A little late since I missed the original post.

Performance of any storage device on a USB connection is going to be limited. USB is rated at 480Mbps, Ethernet is 1000Mbps, that's the first bottle neck.

Second issue is the fact that USB is a simplex connection. There is only on channel for data to move on between devices and so reads or writes wait for the green light to move.

Third issue, USB has a fair amount of overhead which will impact performance.

Fourth issue, RAID is RAID is RAID. No matter how they try and wrap it, RAID comes in a number of flavors and the performance and data safety vary with each one. The thing they fail to tell you is that the different levels of RAID differ in the way data is stored and read and that they do not integrate well together unless you start to talk about the hardware used in the back end of a SAN array. In this case the hardware is high powered and dedicated to the task with the disks being virtualized and data being spread around to various disks and arrays to minimize the chance of data loss should any one disk or system fail.

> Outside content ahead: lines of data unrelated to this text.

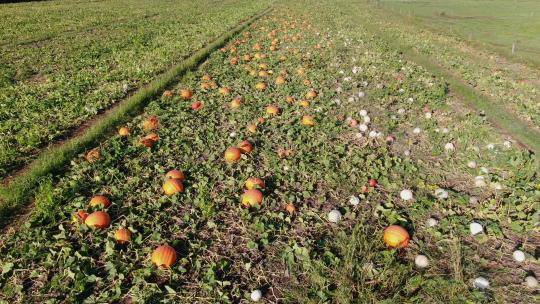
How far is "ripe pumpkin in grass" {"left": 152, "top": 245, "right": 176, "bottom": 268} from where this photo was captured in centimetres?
416

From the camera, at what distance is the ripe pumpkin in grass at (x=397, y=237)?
14.8 ft

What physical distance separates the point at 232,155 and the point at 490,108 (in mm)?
7683

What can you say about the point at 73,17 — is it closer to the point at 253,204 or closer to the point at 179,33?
the point at 179,33

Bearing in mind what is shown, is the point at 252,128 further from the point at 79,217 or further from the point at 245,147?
the point at 79,217

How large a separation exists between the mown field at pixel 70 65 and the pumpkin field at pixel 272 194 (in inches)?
3.4

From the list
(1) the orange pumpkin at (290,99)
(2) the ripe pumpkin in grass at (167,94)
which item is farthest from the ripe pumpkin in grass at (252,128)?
(2) the ripe pumpkin in grass at (167,94)

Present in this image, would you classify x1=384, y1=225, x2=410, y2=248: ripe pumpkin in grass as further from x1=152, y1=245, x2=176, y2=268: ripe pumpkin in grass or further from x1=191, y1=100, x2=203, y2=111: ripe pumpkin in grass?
x1=191, y1=100, x2=203, y2=111: ripe pumpkin in grass

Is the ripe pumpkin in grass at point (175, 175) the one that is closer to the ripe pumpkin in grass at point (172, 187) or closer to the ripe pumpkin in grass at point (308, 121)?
the ripe pumpkin in grass at point (172, 187)

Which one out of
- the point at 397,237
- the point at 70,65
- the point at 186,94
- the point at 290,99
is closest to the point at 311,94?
the point at 290,99

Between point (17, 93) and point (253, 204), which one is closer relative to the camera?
point (253, 204)

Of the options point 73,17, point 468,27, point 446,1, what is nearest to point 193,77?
point 73,17

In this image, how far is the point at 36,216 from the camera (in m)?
4.78

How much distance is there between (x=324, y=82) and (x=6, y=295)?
9.18m

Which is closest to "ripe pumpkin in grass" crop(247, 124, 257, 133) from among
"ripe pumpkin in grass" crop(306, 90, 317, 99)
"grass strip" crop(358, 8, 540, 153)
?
"ripe pumpkin in grass" crop(306, 90, 317, 99)
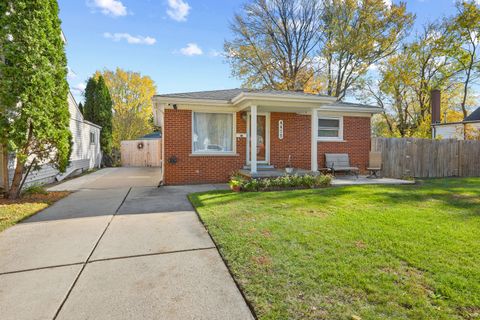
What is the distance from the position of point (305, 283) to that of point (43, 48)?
7.90 meters

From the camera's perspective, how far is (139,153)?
21.3 m

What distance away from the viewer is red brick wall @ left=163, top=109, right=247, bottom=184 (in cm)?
924

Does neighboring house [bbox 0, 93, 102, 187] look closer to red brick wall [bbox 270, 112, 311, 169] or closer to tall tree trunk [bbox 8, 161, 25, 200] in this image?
tall tree trunk [bbox 8, 161, 25, 200]

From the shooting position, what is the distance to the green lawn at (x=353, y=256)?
225 centimetres

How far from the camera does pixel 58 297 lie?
2467mm

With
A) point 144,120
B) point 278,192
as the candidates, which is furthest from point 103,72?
point 278,192

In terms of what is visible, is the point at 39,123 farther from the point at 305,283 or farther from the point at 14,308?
the point at 305,283

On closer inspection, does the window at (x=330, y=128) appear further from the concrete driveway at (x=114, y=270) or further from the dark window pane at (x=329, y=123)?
the concrete driveway at (x=114, y=270)

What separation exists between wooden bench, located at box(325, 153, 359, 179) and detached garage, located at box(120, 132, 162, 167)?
14.6 m

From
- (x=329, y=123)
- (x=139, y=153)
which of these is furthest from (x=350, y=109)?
(x=139, y=153)

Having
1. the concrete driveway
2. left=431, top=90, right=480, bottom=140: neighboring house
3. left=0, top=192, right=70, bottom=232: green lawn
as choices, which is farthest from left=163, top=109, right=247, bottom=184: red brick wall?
left=431, top=90, right=480, bottom=140: neighboring house

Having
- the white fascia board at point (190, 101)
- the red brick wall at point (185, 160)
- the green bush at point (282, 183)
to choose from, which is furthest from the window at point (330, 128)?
the white fascia board at point (190, 101)

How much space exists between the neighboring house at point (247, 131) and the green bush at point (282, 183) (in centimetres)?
92

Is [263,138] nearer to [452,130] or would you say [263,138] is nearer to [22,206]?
[22,206]
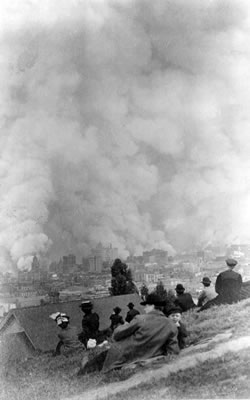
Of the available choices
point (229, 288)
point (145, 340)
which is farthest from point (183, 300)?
point (145, 340)

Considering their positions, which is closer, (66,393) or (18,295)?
(66,393)

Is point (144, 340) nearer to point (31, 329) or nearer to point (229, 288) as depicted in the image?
point (229, 288)

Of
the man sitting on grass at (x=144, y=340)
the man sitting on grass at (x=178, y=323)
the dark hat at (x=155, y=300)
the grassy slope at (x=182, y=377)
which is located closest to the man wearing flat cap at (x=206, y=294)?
the grassy slope at (x=182, y=377)

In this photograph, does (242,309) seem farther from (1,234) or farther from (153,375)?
(1,234)

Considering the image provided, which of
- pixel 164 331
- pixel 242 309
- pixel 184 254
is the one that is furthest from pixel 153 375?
pixel 184 254

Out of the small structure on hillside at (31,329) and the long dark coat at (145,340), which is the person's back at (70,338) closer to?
the long dark coat at (145,340)

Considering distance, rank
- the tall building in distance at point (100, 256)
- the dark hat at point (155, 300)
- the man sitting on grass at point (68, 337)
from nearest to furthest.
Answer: the dark hat at point (155, 300)
the man sitting on grass at point (68, 337)
the tall building in distance at point (100, 256)
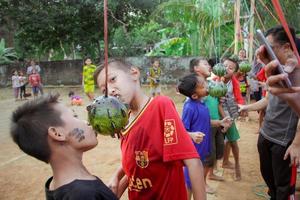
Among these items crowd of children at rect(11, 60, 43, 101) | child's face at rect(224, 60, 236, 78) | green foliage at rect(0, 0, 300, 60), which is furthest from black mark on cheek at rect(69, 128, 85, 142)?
green foliage at rect(0, 0, 300, 60)

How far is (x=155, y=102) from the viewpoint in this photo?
6.84ft

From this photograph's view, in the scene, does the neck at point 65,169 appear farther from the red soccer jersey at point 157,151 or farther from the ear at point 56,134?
the red soccer jersey at point 157,151

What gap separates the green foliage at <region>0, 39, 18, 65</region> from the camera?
21208 mm

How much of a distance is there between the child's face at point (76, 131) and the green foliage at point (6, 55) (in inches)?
815

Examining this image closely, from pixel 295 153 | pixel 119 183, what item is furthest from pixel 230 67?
pixel 119 183

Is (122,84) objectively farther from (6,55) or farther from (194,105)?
(6,55)

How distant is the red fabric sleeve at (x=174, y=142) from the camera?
1.98 meters

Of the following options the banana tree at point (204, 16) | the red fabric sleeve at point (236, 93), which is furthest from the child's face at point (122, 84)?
the banana tree at point (204, 16)

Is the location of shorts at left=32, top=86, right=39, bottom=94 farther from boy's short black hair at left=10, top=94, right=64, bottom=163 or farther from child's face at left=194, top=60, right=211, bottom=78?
boy's short black hair at left=10, top=94, right=64, bottom=163

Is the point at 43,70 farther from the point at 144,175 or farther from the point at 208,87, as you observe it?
the point at 144,175

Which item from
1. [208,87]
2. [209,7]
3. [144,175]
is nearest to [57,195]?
[144,175]

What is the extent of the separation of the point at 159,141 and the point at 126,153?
26cm

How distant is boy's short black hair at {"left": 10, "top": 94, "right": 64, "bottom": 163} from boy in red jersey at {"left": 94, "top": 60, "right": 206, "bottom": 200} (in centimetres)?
39

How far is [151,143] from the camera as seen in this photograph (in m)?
2.06
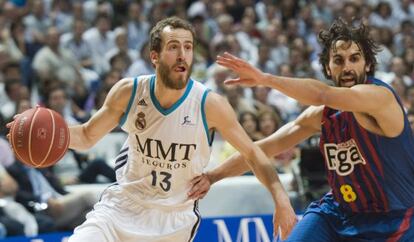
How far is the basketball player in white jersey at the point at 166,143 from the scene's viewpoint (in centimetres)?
561

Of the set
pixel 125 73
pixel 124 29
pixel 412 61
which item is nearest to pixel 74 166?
pixel 125 73

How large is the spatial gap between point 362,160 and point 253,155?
0.71 meters

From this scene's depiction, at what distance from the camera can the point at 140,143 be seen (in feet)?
18.8

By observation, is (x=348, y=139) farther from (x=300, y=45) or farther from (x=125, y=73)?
(x=300, y=45)

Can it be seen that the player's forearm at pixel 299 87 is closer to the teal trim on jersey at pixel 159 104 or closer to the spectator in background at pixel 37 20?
the teal trim on jersey at pixel 159 104

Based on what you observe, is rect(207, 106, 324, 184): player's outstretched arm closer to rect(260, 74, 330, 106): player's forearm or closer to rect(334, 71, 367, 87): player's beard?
rect(334, 71, 367, 87): player's beard

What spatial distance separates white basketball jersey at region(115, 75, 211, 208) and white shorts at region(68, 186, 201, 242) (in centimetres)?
7

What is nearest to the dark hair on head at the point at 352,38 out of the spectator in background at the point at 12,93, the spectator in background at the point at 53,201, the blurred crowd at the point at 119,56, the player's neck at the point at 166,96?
the player's neck at the point at 166,96

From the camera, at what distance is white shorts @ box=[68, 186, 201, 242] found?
17.9 feet

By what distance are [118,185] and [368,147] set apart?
5.48 ft

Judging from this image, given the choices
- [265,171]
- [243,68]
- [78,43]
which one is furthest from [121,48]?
[243,68]

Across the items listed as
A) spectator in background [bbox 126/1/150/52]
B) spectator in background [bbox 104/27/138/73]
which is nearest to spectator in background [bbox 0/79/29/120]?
spectator in background [bbox 104/27/138/73]

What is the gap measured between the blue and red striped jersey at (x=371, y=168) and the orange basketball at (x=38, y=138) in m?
1.75

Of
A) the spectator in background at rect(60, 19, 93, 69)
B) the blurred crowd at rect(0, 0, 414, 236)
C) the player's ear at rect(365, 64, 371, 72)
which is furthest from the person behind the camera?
the spectator in background at rect(60, 19, 93, 69)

You want it all, you can have it all if you are willing to pay the price. The unit you refer to is not going to give it to you though. FACT, RAID60 is likely the best performance and data safety you are likely to find at a reasonable price tag and that tag is likely to run in the thousand Dollar range. Don't know what I am talking about? 2TB of RAID60 will require at least six 1TB drives. At $200.00 for the good ones you are already at $1,200.00, add a good hardware RAID card capable of RAID60 and the cost just hit around $1,600.00. Throw in a battery back for the on card cache and you are up another $100.00 or more depending on the card. We are still not backing up our data yet and so the cost goes up if we talk about near line storage to back up the on line storage. The laws of entropy must be heeded!

Save your self the trouble and go for a proven solution that is not hype. If you are clear about your needs and realistic about your expectations there are people here that can help you make a good set of choices. I don't know squat about it and so would be little help.